The UK property market has pushed way beyond the limits of many first-time buyers with prices rising faster than average incomes. As a consequence many people are now looking towards shared ownership which effectively means they live in a property but ownership is split between themselves and a housing association, or other third party. This sounds something of a tricky situation but in reality it is fairly straightforward although there are both positive and negative aspects to take into consideration.
Buying a shared property
There are many housing associations and mortgage providers willing to participate in the shared property arena. Indeed the UK government has been pushing shared ownership of properties for some time now and this is something of a developed/developing market. The idea is that those who cannot afford to buy a property out right will be able to take a stake of for example 25% or 50% with the balance held by a housing association.
This is where the figures start to get a little more complicated because the individuals will need to put down a deposit and obtain a mortgage for their share of the property. They will also need to pay a “rent” to the housing association for the percentage of the property they do not own. So, in the early days individuals will be paying part mortgage and part rent.
How do the figures stack up?
There are many elements to take into consideration but at this moment in time, with UK base rates relatively low, it may be possible to take a part share in a property and pay less in mortgage and part rental payments than you would for a full mortgage.

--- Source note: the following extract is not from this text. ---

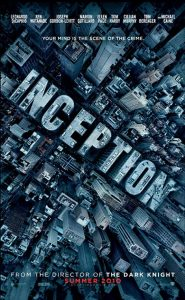 inception_poster2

The margins are fairly thin and they will obviously depend upon the individuals and the mortgage arrangement they are able to agree – not to mention the rental rates in their area.
The idea is that as individuals increase their own earnings they will then be able to buy further shares in their property. This would obviously result in an increase in their mortgage payments but reduction in their share of rent to the housing association. There is some concern that rental figures in these particular arrangements are often towards the top end of the local rental rates. It is also worth noting that when you buy further shares in your property the property itself will be revalued at the time of the transaction.
Selling a shared property
If you ever needed to sell your share of a shared property the situation is perhaps not as fluid and helpful as it could be. Under the current guidelines you will need to give the housing association eight weeks to market the property after which time you can attempt to sell your own share on the open market. These delays are obviously not helpful especially if you are struggling from a financial point of view and the markets are moving.
Shared property ownership in theory allows those who would otherwise not be able to afford a property to at least climb aboard the ladder. However, market movements, often strict tenancy rules and a need to increase your household income/savings to increase your share of a property can work for or against you. If you’re looking towards shared property you should take professional financial advice on your particular situation.